Poetry from the Battlefields

Students Nasrudiin Muhyadin and Sude Ulgu spent four days exploring the First World War battlefields of France and Belgium.
They experienced life in the trenches at the Memorial Museum at Passchendaele and then enjoyed some poetry at dawn as the mists cleared above the trenches. They also took part in a dramatic performance of R.C.Sheriff’s Journey’s End.
 
Over the weekend, we visited numerous cemeteries and heard the heroic and tragic stories of the poets that fought and died during the war. This included a visit to the exact spot where Wilfred Owen was trapped for days, waste deep in mud and constantly bombarded by artillery. He wrote the poem ‘The Sentry’ based on this experience. A hundred metres away, in a bombed out shell hole, he later lay for days in freezing temperatures. This inspired him to write the GCSE power and conflict poem ‘Exposure’.
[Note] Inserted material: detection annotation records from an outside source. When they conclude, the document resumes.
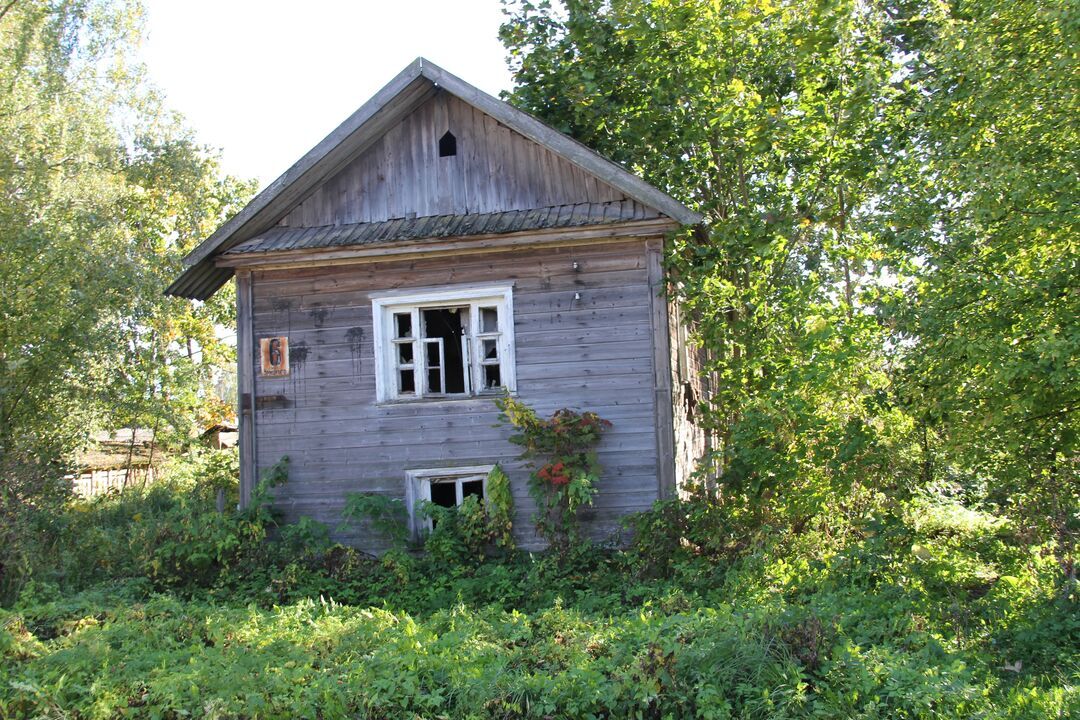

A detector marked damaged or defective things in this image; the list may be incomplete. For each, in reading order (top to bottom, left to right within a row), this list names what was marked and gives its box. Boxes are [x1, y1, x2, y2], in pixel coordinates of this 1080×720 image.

broken window [372, 284, 520, 402]
broken window [402, 466, 492, 540]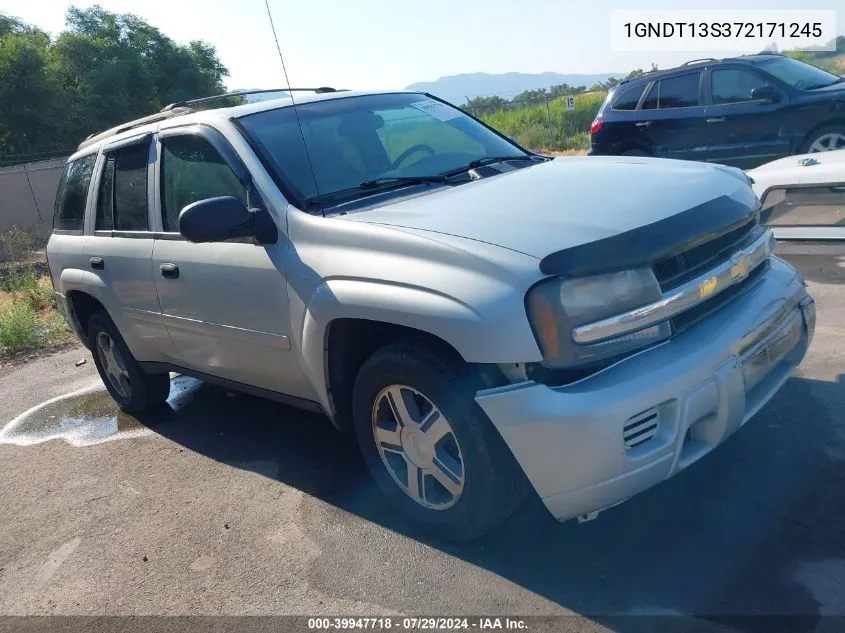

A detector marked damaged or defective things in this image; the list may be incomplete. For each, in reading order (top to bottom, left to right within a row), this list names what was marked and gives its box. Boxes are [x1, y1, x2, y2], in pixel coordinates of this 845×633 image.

cracked front bumper [474, 256, 812, 524]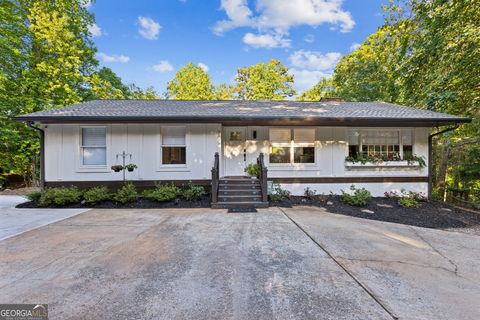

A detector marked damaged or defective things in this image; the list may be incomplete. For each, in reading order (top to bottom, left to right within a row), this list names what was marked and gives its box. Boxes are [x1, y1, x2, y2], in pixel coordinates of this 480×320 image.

driveway crack [278, 208, 398, 320]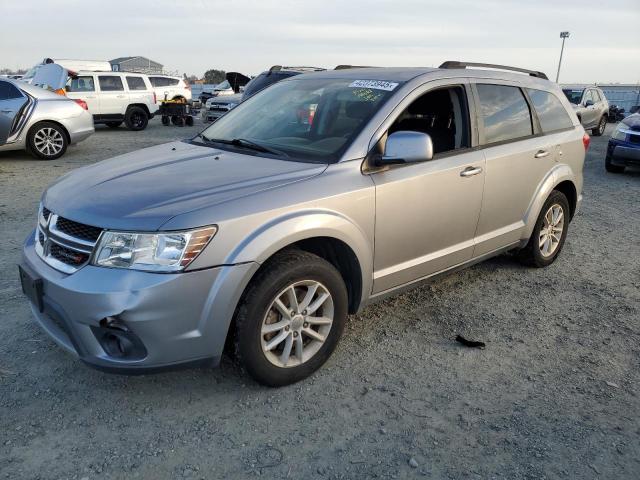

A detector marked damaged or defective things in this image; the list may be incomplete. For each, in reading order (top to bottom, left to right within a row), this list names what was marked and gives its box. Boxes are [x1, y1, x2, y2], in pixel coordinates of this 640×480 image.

damaged front bumper [21, 232, 258, 376]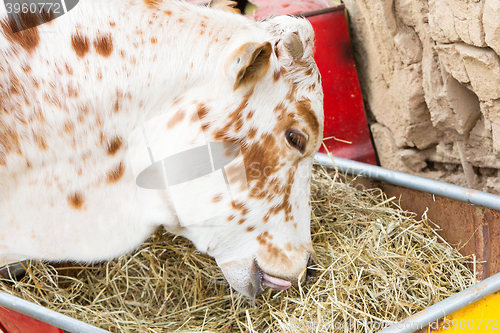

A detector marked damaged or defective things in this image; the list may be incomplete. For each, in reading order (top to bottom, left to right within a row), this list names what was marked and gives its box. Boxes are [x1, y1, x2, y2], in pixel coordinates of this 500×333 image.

rusty metal surface [352, 179, 500, 280]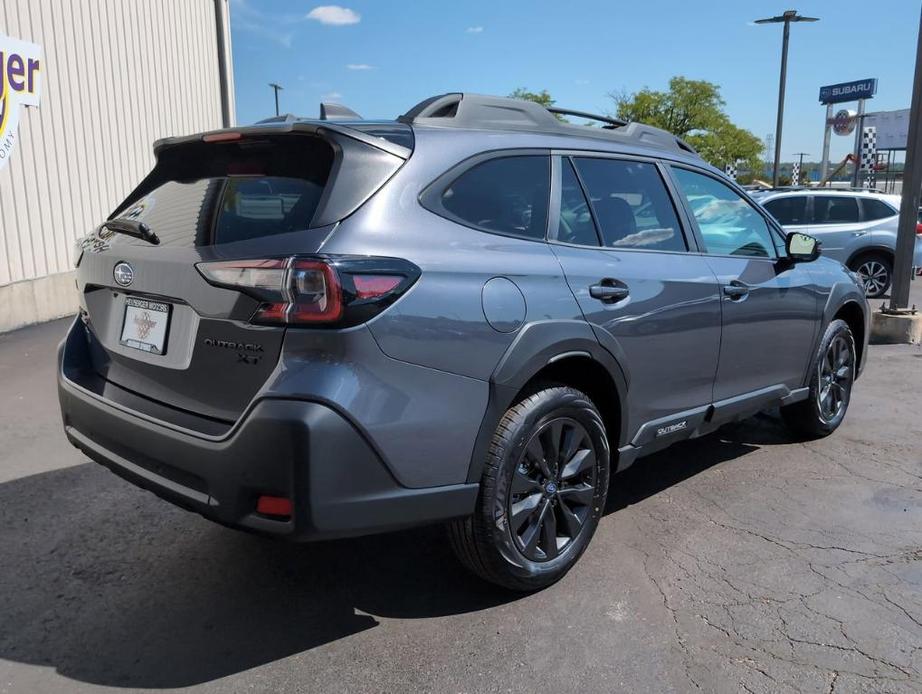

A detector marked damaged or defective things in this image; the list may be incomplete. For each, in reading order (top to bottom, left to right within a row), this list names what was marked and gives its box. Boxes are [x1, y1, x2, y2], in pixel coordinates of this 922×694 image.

cracked pavement [0, 316, 916, 694]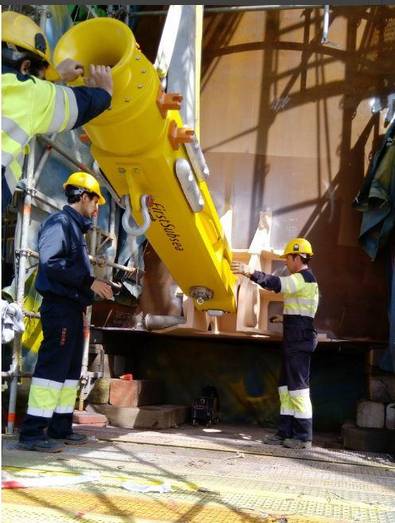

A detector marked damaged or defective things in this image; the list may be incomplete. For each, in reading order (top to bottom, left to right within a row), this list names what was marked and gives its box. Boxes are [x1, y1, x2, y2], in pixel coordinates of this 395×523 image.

rusty metal surface [201, 7, 395, 340]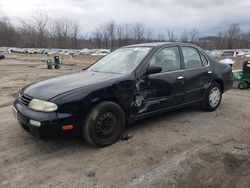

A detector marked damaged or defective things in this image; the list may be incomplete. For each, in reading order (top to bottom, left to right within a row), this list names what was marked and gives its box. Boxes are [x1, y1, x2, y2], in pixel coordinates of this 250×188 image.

damaged black car [12, 42, 232, 147]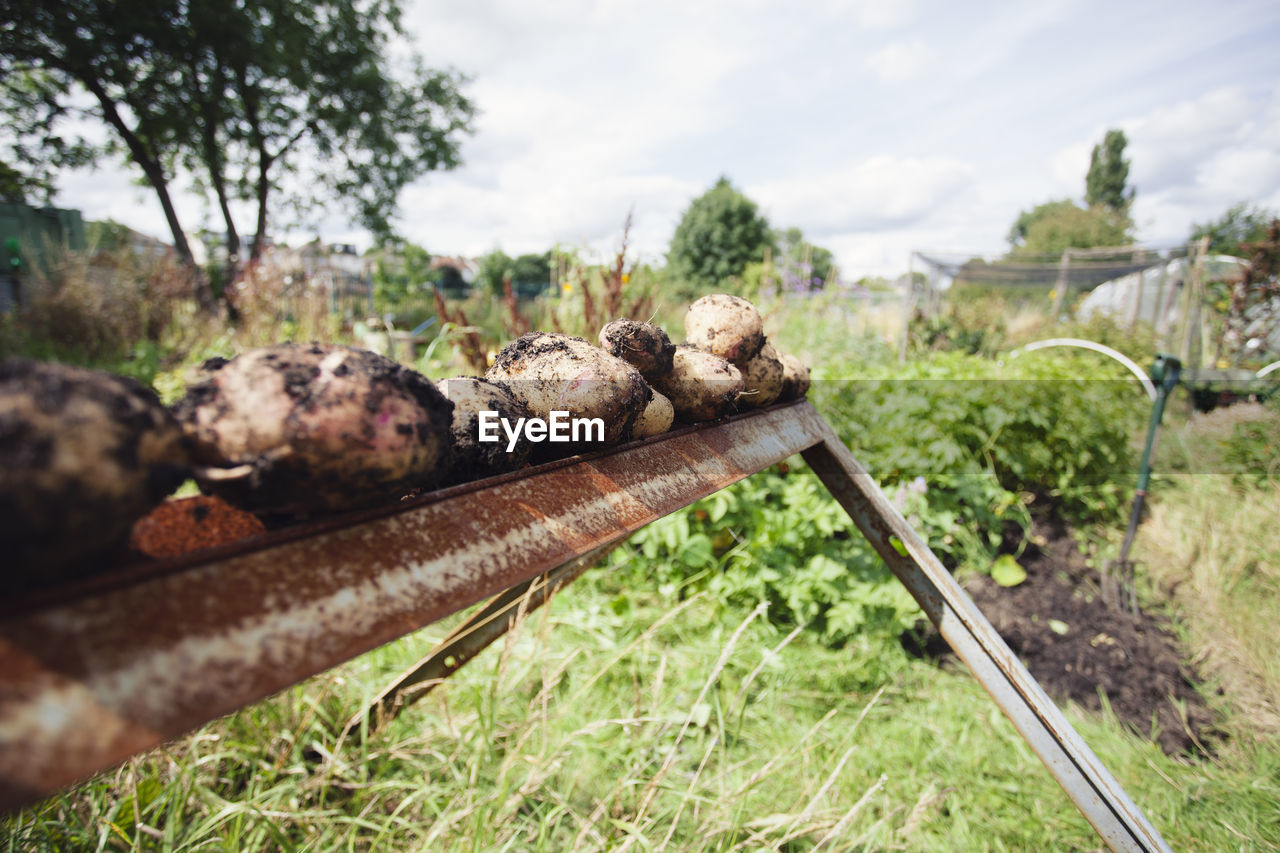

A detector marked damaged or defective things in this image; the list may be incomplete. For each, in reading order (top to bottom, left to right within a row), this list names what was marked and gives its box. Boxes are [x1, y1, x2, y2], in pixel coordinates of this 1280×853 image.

rust patch on metal [0, 399, 824, 809]
rusty metal bar [0, 399, 829, 809]
rusty metal frame [0, 399, 1172, 850]
rusty metal bar [803, 432, 1172, 850]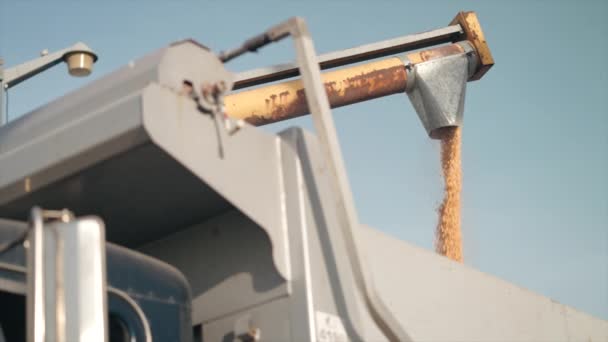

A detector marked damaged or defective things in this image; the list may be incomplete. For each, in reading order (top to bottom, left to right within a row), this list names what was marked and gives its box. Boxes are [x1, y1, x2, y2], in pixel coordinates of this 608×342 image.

rusty pipe [226, 42, 468, 125]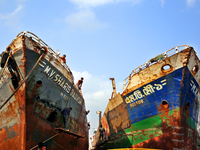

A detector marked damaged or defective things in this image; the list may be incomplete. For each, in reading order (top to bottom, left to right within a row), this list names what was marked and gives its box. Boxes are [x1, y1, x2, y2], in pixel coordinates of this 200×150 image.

rusty ship hull [0, 31, 88, 149]
corroded metal [0, 31, 88, 149]
rusty ship hull [92, 45, 200, 150]
corroded metal [92, 46, 200, 150]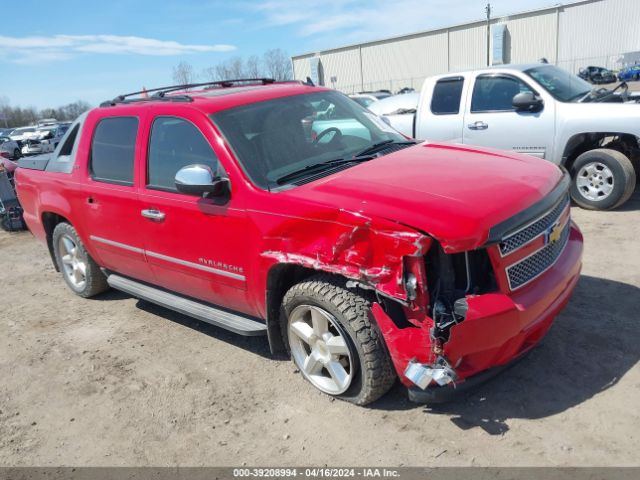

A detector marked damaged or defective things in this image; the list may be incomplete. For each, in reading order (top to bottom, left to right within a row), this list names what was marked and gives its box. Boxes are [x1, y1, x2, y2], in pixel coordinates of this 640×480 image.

Sude was privileged to be chosen to lay a wreath as part of the Last Post ceremony at the Menin Gate in Ypres. Every single day since 1928, Ypres falls silent at 8pm to remember all those that perished in the war. The memorial records the names of thousands of soldiers whose bodies were never recovered.
Over the four days, we experienced the devastating global reach of the war. We saw graves from Germany to Canada, from France to India, from Italy to New Zealand.
We went to the places where they died. At the front lines of the Battle of the Somme, we moved over the tops and across the fields. Sixty of us crossed. In the war only three of us would have made it to the other side of the field.
It was a truly powerful and poignant experience. Standing at the spot where letters and poems and plays were written, we really felt the voices of those soldiers speaking across the bridge of time.